### [Exercise instructions]
1. Answer these questions about the Dubai cost-of-living thread:
(a) What value of accommodation does the job offer package include?
(b) Which three monthly outgoings does the opening post list?
(c) According to RoxiRocks, about how much per month is enough to survive on with ease?
2. Extend the Dubai cost-of-living thread, picking up from the point where it stops.

### [Source passage]
# Cost of living: Groceries, utilities. Internet...



## BG914 (May 11, 2012)

Hi,

I was hoping somebody could help?!

I have a job offer in Dubai and want to find out some information regarding cost of living. If I accept, I will be moving out with my wife (both mid/late 20's. No children).

The package includes accommodation to the value of 110,000AED, so any advice on areas to live would be great.

Also, I need to know more about cost of living. Specifically, monthly outgoings:

- utilities (electricity, water, air con...)
- Internet
- groceries for 2 adults

Anything else you feel relevant, I'm all ears!

Thanks.


----------



## McKenzieT (May 2, 2012)

have a look at this link Cost of living in Dubai 2011 – Calculator


----------



## RoxiRocks (Aug 16, 2011)

McKenzieT said:


> have a look at this link Cost of living in Dubai 2011 – Calculator


That website needs updating. 600AED per month for cost of living excluding car and accomodation is only possible if you live on bread and water and maybe a little jam on top. That said, you can survive with ease on about 1500AED which is about £250 per month.


----------



## rsinner (Feb 3, 2009)

If you look at the sticky (one of the first threads in the list of threads) called Salary and offer questions, you will see that this question has been answered a number of times


----------



## RoxiRocks (Aug 16, 2011)

rsinner said:


> If you look at the sticky (one of the first threads in the list of threads) called Salary and offer questions, you will see that this question has been answered a number of times


It is good to direc people to various stickys(!) but it is also healthy to have a discussion.


----------



## Jynxgirl (Nov 27, 2009)

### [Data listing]
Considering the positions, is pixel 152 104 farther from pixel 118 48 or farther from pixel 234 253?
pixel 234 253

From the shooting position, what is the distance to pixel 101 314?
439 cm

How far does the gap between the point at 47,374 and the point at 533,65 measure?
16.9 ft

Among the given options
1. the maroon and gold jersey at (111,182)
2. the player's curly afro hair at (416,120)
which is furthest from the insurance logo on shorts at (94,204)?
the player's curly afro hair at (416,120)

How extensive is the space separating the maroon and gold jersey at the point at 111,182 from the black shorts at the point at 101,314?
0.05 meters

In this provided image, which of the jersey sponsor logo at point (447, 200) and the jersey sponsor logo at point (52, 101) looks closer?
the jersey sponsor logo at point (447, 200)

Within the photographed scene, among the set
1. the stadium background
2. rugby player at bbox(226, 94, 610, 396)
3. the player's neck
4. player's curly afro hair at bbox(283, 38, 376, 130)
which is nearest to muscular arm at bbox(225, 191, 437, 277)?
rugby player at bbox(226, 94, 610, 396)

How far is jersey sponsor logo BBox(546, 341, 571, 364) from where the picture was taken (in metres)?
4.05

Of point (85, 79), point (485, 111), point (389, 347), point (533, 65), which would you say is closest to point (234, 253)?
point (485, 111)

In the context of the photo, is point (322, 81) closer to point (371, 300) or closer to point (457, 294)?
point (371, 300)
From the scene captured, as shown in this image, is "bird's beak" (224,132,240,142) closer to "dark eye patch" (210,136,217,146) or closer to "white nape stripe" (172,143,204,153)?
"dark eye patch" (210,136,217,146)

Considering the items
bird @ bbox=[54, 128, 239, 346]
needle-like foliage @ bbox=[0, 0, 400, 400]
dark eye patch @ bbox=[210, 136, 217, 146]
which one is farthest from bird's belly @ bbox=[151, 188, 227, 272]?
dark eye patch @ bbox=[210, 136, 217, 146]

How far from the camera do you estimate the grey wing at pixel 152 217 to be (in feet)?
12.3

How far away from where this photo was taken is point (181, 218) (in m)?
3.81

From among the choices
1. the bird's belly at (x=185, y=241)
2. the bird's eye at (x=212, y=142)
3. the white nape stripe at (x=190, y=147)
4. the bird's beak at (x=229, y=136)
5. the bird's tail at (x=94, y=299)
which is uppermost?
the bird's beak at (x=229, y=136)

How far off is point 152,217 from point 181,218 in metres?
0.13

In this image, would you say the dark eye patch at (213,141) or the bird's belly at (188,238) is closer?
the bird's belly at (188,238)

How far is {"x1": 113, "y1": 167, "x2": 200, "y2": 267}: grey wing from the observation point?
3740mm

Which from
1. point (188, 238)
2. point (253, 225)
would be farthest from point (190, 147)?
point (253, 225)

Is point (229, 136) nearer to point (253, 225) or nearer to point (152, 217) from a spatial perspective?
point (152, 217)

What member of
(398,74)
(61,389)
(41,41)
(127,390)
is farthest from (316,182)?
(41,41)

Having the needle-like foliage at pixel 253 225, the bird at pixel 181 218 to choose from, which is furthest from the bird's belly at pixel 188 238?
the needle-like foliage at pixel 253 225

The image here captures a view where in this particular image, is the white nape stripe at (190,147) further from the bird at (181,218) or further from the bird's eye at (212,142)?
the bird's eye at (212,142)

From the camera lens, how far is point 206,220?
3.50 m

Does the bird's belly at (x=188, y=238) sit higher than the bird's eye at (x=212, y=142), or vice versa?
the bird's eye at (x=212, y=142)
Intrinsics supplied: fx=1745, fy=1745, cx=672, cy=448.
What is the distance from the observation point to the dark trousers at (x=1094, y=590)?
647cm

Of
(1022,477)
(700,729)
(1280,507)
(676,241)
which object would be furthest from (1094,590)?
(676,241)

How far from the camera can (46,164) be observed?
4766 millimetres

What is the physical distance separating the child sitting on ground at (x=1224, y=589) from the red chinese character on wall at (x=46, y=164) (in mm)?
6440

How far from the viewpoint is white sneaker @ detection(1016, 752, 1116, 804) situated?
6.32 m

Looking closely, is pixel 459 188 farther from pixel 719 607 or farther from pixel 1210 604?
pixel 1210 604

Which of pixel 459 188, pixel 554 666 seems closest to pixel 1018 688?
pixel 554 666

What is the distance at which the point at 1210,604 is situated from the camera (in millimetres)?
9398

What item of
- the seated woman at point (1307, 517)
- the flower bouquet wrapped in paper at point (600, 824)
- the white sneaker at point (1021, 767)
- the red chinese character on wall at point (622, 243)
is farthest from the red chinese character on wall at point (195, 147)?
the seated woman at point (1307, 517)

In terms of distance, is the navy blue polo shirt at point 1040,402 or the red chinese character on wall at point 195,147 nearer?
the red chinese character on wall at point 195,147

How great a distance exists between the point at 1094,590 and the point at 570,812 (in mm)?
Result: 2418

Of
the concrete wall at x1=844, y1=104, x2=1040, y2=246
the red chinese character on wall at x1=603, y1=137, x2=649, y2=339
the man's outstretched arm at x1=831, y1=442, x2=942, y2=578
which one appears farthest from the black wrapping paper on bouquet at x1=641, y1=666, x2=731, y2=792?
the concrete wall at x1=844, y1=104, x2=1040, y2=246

### [Responses to the exercise]
1.
(a) 110,000AED
(b) Utilities (electricity, water, air con), Internet, and groceries for 2 adults
(c) About 1500AED, which is about £250 per month

2.
We can usually tell when a person hasnt bothered to read the sticky at all, to get an idea of questions to then ask. Utilities are all over. Which is addressed in the sticky of the range you will find in villas or apartments. Internet is also covered there and if after that, you have more specifc question, the forum is more then happy to answer as you will find if you stick around. Groceries are all over, but as stated in the sticky is round about 

These four questions are asked over and over and over, every day. Not just like once a day either, like two to five times a day, the exact same question. Which is why the stickies were put there. 

No one can tell you where to live without information about where you are working, as you dont wanna live in the mirdiff if you work in tecom. And this is also addressed I think in the main sticky 

Friendly bunch, but we do have day jobs. Even though, some days will seems like we are probly in the lounge more then we are working.


----------



## MikeyBoy (Jan 13, 2013)

McKenzieT said:


> have a look at this link Cost of living in Dubai 2011 – Calculator


great little calculator....in your experience is it relatively accurate? thanks


----------



## vantage (May 10, 2012)

groceries wise (including cleaning stuff and bog-roll etc) we survive quite comfortably on 2,000 / month for a family of four.
There are those that will tell you this is low, but you don't need to shop in Waitrose, and we eat well, in my opinion!


----------



## de Mexicaan (Apr 16, 2012)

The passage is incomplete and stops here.